The parks and trails in Clifton Park are now 100 percent smoke-free. An initiative was unanimously agreed upon at the May 15th town board meeting.
The measure introduced by Republican town supervisor Phil Barrett is intended to prevent exposure to secondhand smoke, reduce tobacco litter, and discourage residents from picking up the habit in areas the town promotes for healthy activities.
Supervisor Barrett said he spends a lot of time in the town’s parks and said, anecdotally, he doesn’t typically come across smokers.
“I’ve never seen anyone smoking; however, with our recent cleanup day we did find evidence,” said Barrett.
The evidence he’s referring to is cigarette butts.
The town is entering a partnership with the Living Tobacco-Free initiative at Glens Falls Hospital. The group says tobacco is the number one littered item in the world.
“So the evidence is there. The smoke leaves but the evidence remains behind in the form of these cigarette butts,” said Barrett.

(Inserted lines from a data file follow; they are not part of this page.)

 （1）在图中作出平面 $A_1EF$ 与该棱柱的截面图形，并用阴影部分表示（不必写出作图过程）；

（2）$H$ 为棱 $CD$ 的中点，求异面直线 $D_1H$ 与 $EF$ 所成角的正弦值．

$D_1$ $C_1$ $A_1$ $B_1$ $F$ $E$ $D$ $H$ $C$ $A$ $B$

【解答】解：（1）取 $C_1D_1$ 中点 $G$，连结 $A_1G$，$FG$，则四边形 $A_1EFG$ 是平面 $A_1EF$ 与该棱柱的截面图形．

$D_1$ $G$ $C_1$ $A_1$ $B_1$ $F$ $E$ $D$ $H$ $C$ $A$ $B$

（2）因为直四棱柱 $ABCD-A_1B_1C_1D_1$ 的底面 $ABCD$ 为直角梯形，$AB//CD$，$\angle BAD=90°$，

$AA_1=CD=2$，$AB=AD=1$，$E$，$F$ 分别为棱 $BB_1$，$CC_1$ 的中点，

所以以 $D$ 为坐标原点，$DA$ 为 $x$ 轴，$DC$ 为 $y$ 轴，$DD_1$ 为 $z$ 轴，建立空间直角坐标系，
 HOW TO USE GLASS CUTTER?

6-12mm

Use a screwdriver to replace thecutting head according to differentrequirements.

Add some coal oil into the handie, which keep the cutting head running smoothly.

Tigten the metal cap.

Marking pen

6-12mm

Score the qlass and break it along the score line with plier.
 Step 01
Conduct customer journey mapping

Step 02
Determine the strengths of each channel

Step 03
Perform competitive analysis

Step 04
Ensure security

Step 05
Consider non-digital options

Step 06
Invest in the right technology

The Living Tobacco-Free initiative is funded by the NY Bureau of Tobacco Control. Program coordinator Heather LaSalvia said the initiative can assist the town with signage, reaching out through the media, and working with local stakeholders to establish smoke-free zones.
“So when we create these smoke-free zones even the signs, when they see them going in, will change the social norm and make it less likely that they will become smokers when they are older,” said LaSalvia.
The state Tobacco Control Program began in 2000 and has been used to establish the state’s clean indoor air law. It has also been part of efforts to raise taxes on tobacco products — New York now has the highest — and has been used to enforce laws to restrict minors’ access to tobacco. It has also gone toward helping smokers quit.
The agency’s Reality Check brand has been used to reduce the impact of tobacco marketing on youth at the point of sale, as well as in traditional and social media.
Increasing local laws and policies to decrease smoking and second-hand smoke exposure is another one of its primary goals, says LaSalvia.
“So we need to do more to protect people to be able to breathe clean air, so these are the types of policies that kind of encourage that type of thing and help save lives in the long run.”
According to the state, treating illnesses linked to tobacco use costs New Yorkers $10.4 billion annually, of which Medicaid covers $3.3 billion.
Quitting smoking can decrease heart rate and blood pressure, improve circulation and lung function, reduce the risk of heart disease and cancer.